As the day progresses, the patient develops new-onset oliguria, with urine output dropping to less than 15 mL/hour, raising alarms for acute kidney injury. Her serum creatinine level rises to 2.1 mg/dL, doubling from baseline, signaling a potential acute tubular necrosis due to multifactorial insults including hypoperfusion, hemolytic anemia, and possible nephrotoxic effects of medications. This complication adds another layer of complexity to her management, requiring the nephrology team’s input for potential renal replacement therapy. The unfolding scenario demands heightened vigilance and dynamic adjustments to her treatment plan, as the team navigates through the intricate interplay of her systemic complications.

Section 5

The critical care team remains vigilant in monitoring the patient's evolving condition, particularly in light of her new-onset oliguria and rising serum creatinine levels. As nephrology is consulted, urgent renal ultrasound is performed, revealing increased echogenicity of the renal cortex, suggestive of acute tubular necrosis. Concurrently, the renal panel shows elevated blood urea nitrogen (BUN) at 46 mg/dL alongside the rising creatinine, confirming the suspicion of acute kidney injury. The nephrologist recommends initiating continuous renal replacement therapy (CRRT) to manage the fluid overload and metabolic imbalances, while the team considers adjusting her medication regimen to mitigate nephrotoxicity.

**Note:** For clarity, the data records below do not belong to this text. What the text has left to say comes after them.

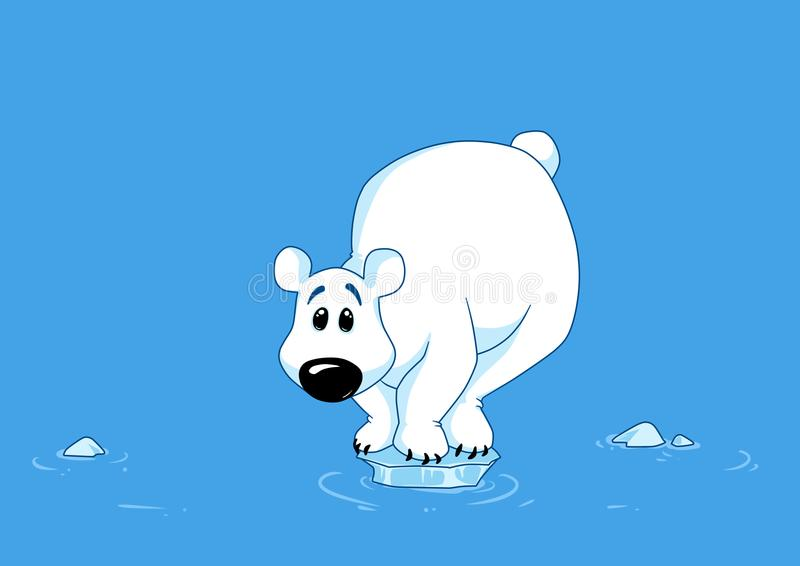 polar bear ice melting north pole animal stock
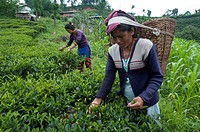 Women plucking tea, Fikkal, Nepal, Asia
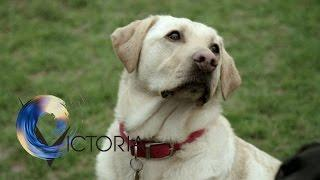 The dogs trained to spot cancer- BBC News
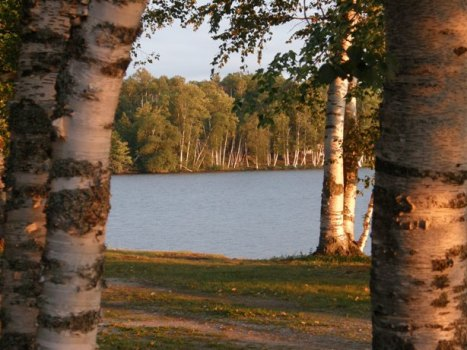 birch trees in late afternoon
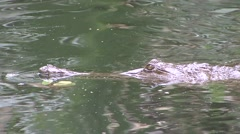 Australian Freshwater Crocodile swiming on surface 3 - stock footage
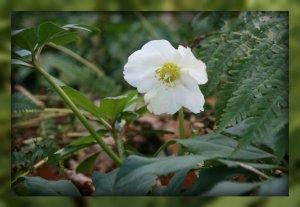 Wendy flower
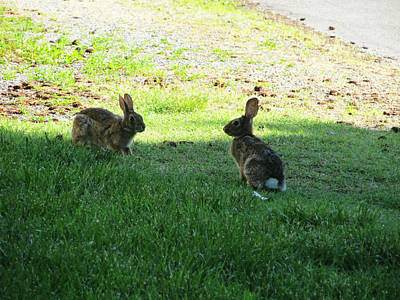 Photograph - The Rabbit Dance by Digital Art Cafe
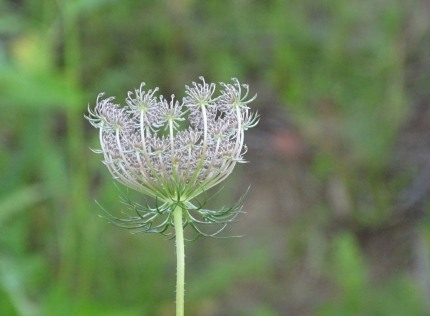 Queen Anne's Lace 11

In a parallel line of investigation, further assessment of her pulmonary status is undertaken. A repeat chest X-ray shows bilateral infiltrates consistent with acute chest syndrome, a known complication of sickle cell disease, which could be contributing to her refractory hypoxemia. Arterial blood gas analysis reveals a pH of 7.28, PaCO2 of 58 mmHg, and PaO2 of 60 mmHg on 100% FiO2, indicating worsening respiratory acidosis. This necessitates adjustments to the ventilator settings to improve alveolar ventilation and oxygenation while minimizing barotrauma.

As the patient's condition becomes increasingly complex, the critical care team is faced with the challenge of balancing aggressive intervention with careful monitoring of potential adverse effects. The decision to initiate CRRT poses questions regarding anticoagulation management, given her coexisting thrombocytopenia with a platelet count of 68,000/µL. Additionally, the potential for fat embolism syndrome remains under scrutiny, prompting a multidisciplinary discussion on the continuation of high-dose corticosteroids amidst her suspected bacterial pneumonia. Each decision requires careful deliberation, keen clinical insight, and a collaborative team approach to navigate the intricacies of this multifaceted case.